- **주어진 요청**
아래 데이터에서 "this"라는 단어가 포함된 줄을 모두 뽑아 옮겨 적으세요.

───── 제공된 정보

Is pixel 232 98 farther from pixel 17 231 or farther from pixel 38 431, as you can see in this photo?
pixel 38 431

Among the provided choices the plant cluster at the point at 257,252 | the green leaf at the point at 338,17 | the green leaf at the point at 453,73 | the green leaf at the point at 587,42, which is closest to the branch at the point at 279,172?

──────────
───── 제공된 정보

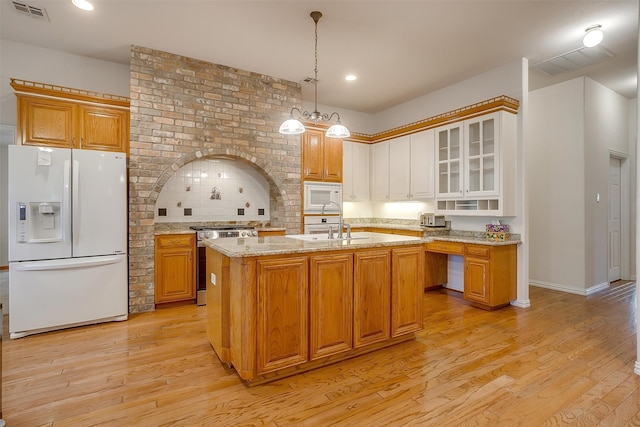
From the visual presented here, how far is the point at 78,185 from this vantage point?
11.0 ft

──────────

- **전체 답변**
Is pixel 232 98 farther from pixel 17 231 or farther from pixel 38 431, as you can see in this photo?
From the visual presented here, how far is the point at 78,185 from this vantage point?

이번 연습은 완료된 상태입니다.